There are a bunch of uses for S ... for example suppose you've got
some data that you log and archive forever, and some which you log but
throw away weekly.  If you log S in both logs you can do a join(1) on
the two logs to join the permanent records with the temporary records.
I'll ignore the uses of S in cookies, but you can imagine them ;) S can
be passed to CGIs so that they can do things such as log, make database
entries, or stick into hidden form fields to provide state between hits.
It's just generally useful.

So how about an implementation which satisfies the constraint that we don't
want children to have to talk with each other to generate sequence numbers,
and we certainly don't want a cluster of webservers to have to communicate
between themselves to generate it.  We want it cheap.  We don't want the
admin to have to configure it either.

Consider the following structure:

typedef struct {
    time_t stamp;
    unsigned int ip_addr;
    unsigned short child_num;
    unsigned short counter;
} seqno_t;

Keep per-process global seqno_t cur_seqno.

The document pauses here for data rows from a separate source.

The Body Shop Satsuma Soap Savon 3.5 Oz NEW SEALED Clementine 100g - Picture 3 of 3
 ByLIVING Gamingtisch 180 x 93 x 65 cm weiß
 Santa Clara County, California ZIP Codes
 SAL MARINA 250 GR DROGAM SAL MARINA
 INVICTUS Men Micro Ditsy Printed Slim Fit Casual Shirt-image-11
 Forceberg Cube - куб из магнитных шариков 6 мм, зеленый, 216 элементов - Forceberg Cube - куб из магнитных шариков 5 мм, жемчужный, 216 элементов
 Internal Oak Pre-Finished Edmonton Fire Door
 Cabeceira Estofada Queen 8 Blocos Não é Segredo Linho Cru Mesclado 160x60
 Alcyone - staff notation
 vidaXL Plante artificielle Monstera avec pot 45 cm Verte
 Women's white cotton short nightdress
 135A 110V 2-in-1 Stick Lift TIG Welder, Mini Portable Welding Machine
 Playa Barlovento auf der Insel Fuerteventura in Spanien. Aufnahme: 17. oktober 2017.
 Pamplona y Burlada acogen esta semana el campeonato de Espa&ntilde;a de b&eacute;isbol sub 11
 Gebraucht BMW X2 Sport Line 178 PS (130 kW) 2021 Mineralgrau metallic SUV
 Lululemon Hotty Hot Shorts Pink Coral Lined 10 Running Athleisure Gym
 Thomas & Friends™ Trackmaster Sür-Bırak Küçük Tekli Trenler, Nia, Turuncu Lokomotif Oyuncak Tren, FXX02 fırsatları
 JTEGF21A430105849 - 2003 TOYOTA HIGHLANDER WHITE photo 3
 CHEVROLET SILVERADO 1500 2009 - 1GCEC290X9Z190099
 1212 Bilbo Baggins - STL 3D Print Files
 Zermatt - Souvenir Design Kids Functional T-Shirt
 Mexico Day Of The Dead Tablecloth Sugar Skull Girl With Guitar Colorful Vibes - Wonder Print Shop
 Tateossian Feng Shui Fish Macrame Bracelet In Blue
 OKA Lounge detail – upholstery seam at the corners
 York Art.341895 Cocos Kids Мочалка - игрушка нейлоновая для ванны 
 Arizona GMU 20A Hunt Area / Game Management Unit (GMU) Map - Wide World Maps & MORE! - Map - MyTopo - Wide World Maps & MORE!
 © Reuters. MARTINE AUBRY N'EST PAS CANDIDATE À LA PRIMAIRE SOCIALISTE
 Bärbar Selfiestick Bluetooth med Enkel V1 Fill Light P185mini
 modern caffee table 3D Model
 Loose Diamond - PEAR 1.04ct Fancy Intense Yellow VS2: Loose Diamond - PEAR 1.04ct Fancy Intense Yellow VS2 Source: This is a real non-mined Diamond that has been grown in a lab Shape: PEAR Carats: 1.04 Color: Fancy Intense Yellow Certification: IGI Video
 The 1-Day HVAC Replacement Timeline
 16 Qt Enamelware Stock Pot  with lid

Globally initialize the ip_addr field with the first ip address in
gethostbyname (gethostname()).  This is essentially the physical address
of the machine... regardless of what ServerName/etc are set to.

During child init do this:

    cur_seqno.stamp = time(0);
    cur_seqno.child_num = child_num;
    cur_seqno.counter = 0;

On each hit, calculate a sequence number for the hit as follows:

    r->seqno = cur_seqno;
    if (++cur_seqno.counter == 0) {
	cur_seqno.stamp = time(0);
    }

I claim that r->seqno is "unique enough" to be considered a unique
identifier that distinguishes a hit from all other hits, including
possibly hits against a cluster of web servers all serving the same
website.

Obviously if we're somehow able to serve > 65535 requests in a single
second by a single child then uniqueness breaks down.  It also requires
that the physical addresses of the machines in a cluster differ ... but,
well, that's essentially a requirement of building the cluster in the
first place.

To assist against badness caused by a server's clock going backwards
in time the counter can be seeded with a random 16-bit number instead
of 0 (a well maintained system won't have this problem ... even across
daylight savings, the system's clock is supposed to be slowed down
rather than jumped).  This is also good protection against multiple
server restarts in a one second interval.

seqno_t also has the property that it can adapt if there's a future
need to add more "uniqueness" to the mix.  It can adapt in such a
way that previous seqnos stored in log files and possibly archived,
or in databases, etc.  are still unique from the new sequence numbers.
You just ensure that the new seqno_t also has a time(0) stamp at the
front of it, and have a one second downtime.

seqno_t is a 12-byte quantity (assuming time_t is 4 bytes), which
uuencodes to 16-bytes.  When uuencoding, rather than using [0-9a-zA-Z+/]
we should use [0-9a-zA-Z@-] since + and / have special meanings in URLs
but @ and - don't.  This gives a good representation for logging, and
for passing to CGIs.

So ... can I get a few +1s on the concept?